Molecular determinants of resistance to immune checkpoint blockade in melanoma brain metastases

PD-1 and CTLA-4 are immune-inhibitory receptors (immune checkpoints) expressed mainly on T cells and NK cells. Their inhibition with function-blocking antibodies enhances anti-tumour responses, resulting in promising therapeutic efficacy in different cancers, including melanoma. ~60% of melanoma patients develop brain metastases (BrM), which are associated with poor prognosis. Recent clinical trials demonstrated a superior activity of combined PD-1/CTLA-4 (P/C) blockade in melanoma BrM as compared to the monotherapies. However, ~44% of patients fail to respond to P/C blockade, requiring further enhancement of the therapeutic efficacy. This requires a better understanding of the resistance mechanisms.

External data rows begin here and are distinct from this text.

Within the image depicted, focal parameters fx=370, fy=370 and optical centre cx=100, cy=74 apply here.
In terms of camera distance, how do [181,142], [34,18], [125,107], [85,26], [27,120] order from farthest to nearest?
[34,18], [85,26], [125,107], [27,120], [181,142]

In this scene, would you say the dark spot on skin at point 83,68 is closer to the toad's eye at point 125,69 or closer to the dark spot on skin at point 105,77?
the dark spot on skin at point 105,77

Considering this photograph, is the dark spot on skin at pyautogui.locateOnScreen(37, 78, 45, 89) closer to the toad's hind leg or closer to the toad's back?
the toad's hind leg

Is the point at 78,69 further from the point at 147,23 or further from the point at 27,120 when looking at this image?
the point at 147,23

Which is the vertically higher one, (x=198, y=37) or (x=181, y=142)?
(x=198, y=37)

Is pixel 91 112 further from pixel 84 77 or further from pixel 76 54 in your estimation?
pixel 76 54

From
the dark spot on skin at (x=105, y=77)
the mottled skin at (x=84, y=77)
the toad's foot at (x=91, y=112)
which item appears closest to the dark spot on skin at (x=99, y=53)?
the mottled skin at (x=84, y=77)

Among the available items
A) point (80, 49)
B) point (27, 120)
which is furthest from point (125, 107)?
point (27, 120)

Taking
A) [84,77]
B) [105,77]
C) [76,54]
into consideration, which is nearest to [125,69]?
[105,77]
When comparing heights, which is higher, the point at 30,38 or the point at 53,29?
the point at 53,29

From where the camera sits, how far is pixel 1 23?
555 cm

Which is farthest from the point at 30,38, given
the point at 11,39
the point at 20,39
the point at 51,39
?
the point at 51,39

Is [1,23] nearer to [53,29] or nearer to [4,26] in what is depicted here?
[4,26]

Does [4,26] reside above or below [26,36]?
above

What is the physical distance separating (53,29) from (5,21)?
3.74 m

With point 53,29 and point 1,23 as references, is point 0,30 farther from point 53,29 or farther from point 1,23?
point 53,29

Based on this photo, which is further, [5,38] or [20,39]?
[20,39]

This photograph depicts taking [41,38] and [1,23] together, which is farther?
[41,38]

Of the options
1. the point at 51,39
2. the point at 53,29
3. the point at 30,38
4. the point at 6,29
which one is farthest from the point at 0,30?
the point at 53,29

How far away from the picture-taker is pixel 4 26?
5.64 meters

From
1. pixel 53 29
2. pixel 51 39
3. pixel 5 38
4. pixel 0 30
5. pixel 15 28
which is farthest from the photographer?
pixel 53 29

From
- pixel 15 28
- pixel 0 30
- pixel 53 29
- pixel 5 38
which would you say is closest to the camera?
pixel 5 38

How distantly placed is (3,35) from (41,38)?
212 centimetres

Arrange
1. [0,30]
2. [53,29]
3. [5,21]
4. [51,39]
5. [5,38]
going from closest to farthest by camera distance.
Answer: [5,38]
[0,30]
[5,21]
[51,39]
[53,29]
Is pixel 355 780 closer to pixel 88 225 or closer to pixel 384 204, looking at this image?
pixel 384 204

Using mouse melanoma BrM models, we have demonstrated a critical role of NK cells in the intracranial efficacy of P/C blockade (Taggart et al., 2018). We further identified differences in the transcriptional profiles (mRNAseq) of bulk tumours (BrM and skin tumours) and NK cells isolated from responders versus non-responders, as well as untreated control mice. We plan to perform an in-depth bioinformatics analysis of these preclinical data and publicly available patient data to shed light on the clinically relevant mechanisms of resistance to immune checkpoint blockade (ICB) in BrM and extracranial tumours, and to identify potential differences between the two sites.